**AIM**
Count the lines in the items below that contain the string "instances", treating uppercase and lowercase as different. Give only the number.

**PROVIDED MATERIAL**
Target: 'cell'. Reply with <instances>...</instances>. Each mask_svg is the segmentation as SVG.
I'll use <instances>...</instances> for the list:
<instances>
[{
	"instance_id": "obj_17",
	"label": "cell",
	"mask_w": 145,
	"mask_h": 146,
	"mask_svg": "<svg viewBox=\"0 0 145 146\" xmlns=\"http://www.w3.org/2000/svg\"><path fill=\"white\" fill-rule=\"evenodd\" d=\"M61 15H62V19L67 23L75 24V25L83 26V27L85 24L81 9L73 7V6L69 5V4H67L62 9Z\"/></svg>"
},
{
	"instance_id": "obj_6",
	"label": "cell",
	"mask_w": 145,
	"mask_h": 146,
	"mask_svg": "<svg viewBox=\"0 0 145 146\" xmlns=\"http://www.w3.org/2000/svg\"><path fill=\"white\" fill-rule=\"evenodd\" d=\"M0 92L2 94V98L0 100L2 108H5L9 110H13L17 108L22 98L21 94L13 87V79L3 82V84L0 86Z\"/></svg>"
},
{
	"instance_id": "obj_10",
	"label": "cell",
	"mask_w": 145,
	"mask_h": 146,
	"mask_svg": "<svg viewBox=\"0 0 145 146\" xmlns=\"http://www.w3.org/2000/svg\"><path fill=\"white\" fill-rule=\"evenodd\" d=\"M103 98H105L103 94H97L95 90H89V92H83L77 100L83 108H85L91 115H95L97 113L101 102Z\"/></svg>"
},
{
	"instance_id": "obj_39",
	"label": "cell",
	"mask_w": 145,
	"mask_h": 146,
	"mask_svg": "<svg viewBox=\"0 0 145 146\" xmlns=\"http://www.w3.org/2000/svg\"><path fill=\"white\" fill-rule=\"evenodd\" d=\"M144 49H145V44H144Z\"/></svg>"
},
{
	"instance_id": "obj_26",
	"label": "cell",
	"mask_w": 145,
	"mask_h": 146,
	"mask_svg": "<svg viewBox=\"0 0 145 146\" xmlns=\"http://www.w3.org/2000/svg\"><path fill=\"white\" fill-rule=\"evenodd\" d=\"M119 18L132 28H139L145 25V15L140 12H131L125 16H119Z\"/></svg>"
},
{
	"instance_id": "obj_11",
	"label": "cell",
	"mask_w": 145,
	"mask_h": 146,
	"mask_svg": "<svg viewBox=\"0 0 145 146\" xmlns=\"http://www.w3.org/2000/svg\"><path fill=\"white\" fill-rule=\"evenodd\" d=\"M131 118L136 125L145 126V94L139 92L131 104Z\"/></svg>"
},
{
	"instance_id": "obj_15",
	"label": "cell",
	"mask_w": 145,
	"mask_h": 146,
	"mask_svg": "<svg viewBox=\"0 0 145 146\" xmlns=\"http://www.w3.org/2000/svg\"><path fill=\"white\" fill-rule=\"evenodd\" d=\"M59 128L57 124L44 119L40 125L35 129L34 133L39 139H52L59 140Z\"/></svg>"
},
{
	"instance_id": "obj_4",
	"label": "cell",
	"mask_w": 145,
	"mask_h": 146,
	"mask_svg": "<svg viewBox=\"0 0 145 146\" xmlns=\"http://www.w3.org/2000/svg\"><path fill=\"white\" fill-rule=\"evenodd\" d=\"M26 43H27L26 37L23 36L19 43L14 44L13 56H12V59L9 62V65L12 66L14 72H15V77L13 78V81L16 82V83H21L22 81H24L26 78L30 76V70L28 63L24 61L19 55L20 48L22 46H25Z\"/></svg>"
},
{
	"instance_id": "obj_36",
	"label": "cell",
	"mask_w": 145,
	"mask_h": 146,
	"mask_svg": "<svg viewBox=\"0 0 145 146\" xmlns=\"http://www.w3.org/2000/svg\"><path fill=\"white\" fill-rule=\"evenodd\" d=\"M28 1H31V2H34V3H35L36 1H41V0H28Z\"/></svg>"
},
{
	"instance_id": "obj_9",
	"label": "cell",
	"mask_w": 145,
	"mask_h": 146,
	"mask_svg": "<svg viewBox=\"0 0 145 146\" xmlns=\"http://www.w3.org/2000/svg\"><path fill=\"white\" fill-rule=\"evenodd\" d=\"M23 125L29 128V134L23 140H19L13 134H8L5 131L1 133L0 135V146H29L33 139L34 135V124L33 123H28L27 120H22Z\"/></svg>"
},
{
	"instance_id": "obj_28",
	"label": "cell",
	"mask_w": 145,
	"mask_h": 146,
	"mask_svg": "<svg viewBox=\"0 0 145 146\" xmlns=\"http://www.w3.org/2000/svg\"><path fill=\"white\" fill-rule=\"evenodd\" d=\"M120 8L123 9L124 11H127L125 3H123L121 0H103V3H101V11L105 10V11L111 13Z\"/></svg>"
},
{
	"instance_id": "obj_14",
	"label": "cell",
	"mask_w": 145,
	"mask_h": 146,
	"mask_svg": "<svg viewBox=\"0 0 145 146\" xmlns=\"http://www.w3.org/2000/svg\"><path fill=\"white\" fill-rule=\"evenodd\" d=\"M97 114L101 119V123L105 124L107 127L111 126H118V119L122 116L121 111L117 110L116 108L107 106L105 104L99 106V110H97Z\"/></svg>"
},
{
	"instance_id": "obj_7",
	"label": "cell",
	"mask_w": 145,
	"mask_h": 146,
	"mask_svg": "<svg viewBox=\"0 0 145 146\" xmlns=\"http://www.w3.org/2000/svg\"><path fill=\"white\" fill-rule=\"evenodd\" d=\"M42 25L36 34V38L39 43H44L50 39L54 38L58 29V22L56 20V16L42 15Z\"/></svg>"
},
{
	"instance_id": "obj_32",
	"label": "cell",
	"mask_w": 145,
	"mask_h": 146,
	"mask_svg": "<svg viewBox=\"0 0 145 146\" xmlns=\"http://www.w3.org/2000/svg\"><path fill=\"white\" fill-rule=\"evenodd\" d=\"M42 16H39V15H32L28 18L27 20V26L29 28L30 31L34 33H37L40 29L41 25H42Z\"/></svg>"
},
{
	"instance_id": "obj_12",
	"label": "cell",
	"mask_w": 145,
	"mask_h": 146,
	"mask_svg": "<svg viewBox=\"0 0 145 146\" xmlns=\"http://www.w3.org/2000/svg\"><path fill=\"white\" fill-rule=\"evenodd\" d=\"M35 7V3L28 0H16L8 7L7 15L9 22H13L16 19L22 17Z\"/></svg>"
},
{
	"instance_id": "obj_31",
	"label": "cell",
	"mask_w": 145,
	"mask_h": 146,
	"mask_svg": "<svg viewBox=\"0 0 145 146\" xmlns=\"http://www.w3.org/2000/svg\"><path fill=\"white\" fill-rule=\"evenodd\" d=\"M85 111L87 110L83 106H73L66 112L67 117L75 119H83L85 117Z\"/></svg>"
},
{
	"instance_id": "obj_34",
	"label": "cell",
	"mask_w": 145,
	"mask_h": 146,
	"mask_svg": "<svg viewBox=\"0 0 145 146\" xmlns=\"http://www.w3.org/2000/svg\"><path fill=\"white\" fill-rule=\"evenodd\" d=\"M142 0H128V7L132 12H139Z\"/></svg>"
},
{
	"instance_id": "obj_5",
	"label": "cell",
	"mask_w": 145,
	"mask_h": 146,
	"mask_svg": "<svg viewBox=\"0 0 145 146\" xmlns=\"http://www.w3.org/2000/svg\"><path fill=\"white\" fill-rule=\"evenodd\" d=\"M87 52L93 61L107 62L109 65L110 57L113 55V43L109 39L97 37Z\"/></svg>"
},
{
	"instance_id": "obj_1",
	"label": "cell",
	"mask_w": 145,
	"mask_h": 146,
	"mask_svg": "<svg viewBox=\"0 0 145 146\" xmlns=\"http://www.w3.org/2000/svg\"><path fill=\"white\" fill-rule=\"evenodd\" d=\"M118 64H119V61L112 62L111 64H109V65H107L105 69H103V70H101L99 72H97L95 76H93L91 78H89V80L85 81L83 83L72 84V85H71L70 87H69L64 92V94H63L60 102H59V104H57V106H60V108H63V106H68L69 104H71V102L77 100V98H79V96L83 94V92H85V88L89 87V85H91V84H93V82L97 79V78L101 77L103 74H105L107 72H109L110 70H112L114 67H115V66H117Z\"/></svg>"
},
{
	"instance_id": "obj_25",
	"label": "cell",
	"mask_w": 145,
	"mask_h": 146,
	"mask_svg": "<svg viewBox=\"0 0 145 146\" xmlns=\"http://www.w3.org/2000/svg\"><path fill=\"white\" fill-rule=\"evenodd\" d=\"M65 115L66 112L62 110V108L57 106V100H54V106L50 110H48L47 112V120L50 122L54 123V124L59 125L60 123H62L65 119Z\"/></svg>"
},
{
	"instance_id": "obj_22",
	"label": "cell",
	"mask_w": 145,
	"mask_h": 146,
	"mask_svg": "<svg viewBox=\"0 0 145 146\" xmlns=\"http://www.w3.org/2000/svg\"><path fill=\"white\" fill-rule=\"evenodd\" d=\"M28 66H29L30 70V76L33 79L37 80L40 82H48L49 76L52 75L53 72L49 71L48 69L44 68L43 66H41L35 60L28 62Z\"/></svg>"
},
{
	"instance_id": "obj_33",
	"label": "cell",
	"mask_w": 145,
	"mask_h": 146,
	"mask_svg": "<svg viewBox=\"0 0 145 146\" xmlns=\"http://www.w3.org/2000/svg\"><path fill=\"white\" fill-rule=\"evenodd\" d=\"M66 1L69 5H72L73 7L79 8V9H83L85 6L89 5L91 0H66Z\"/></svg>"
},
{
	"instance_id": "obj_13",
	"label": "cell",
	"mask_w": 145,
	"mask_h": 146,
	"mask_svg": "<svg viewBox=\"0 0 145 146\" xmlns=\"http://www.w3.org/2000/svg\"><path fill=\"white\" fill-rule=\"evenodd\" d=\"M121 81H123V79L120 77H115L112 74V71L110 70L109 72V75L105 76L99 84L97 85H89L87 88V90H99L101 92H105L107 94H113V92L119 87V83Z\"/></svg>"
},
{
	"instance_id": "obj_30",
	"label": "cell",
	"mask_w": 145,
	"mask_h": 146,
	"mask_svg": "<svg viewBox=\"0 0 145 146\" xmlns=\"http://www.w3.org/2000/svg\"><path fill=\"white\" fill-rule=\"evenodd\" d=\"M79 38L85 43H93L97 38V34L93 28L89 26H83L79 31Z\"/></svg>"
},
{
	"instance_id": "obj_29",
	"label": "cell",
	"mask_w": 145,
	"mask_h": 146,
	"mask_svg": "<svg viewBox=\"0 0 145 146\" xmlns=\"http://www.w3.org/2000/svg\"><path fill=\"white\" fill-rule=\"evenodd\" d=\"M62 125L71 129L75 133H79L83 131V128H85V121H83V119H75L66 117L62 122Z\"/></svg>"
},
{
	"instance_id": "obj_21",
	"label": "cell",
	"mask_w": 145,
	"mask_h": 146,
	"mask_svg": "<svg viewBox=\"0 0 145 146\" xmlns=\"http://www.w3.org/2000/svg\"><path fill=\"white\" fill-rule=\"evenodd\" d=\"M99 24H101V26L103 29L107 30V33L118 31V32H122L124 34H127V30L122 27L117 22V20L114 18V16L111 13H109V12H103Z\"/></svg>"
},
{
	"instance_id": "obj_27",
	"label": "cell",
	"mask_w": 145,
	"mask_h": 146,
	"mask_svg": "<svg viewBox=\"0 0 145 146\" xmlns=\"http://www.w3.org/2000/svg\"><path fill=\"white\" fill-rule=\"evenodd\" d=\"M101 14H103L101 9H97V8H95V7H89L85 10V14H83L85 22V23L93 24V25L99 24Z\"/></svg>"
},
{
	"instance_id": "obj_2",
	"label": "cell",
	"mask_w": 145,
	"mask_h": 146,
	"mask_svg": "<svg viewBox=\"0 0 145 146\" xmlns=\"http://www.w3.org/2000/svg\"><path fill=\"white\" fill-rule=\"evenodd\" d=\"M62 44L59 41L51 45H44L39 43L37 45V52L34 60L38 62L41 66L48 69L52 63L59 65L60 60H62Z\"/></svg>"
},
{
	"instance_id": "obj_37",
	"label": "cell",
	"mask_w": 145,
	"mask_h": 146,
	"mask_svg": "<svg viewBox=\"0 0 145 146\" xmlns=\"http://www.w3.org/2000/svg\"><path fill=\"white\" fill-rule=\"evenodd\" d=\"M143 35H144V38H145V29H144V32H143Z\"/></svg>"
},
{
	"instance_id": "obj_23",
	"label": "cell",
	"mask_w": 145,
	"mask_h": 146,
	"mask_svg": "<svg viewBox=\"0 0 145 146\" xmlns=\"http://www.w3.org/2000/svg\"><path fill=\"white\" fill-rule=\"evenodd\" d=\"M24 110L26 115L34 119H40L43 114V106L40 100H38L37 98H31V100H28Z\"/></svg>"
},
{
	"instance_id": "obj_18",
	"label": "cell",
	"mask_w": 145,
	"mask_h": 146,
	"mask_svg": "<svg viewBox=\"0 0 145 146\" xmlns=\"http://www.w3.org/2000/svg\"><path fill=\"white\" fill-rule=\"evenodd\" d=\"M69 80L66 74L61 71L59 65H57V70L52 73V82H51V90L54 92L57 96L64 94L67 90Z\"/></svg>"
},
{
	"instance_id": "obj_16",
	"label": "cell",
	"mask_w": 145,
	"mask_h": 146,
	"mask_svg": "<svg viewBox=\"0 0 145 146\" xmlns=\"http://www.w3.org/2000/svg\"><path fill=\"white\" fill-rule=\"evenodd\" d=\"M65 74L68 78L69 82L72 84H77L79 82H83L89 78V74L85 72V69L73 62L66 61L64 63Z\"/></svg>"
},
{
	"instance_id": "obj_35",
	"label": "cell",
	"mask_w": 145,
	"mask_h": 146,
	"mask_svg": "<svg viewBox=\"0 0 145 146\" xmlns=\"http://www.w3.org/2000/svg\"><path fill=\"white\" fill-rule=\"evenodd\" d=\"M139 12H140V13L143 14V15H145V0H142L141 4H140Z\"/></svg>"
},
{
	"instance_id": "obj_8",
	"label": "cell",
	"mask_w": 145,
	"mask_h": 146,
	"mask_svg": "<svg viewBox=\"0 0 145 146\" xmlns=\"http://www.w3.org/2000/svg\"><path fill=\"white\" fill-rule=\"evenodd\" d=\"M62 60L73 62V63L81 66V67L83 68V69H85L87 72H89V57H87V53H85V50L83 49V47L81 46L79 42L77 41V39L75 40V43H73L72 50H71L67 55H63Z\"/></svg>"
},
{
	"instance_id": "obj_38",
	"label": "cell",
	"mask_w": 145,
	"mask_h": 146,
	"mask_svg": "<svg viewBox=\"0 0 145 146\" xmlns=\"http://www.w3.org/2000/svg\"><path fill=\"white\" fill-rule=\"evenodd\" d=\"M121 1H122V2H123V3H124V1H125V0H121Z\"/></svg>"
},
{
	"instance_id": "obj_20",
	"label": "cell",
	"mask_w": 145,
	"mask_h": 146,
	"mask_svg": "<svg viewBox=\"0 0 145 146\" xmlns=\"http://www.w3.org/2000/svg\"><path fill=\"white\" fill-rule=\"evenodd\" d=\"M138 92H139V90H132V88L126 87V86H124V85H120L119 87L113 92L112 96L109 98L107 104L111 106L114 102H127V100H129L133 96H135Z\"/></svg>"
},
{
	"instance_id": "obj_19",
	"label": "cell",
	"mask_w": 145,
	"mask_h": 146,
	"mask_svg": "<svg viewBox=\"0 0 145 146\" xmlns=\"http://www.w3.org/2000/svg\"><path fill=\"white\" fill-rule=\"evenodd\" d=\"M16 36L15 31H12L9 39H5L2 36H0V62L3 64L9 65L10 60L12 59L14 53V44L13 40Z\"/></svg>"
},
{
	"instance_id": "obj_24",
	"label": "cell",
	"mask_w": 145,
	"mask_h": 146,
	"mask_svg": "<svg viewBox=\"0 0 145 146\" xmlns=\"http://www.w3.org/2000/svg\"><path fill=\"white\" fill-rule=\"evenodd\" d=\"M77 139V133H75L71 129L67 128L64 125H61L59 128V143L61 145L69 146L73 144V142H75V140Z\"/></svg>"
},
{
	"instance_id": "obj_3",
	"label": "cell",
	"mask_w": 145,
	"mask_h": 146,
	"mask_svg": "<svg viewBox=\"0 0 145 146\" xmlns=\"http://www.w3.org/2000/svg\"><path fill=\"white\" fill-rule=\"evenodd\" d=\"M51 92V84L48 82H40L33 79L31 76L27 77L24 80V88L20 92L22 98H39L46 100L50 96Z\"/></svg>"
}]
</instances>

**COMPLETED TASK**
4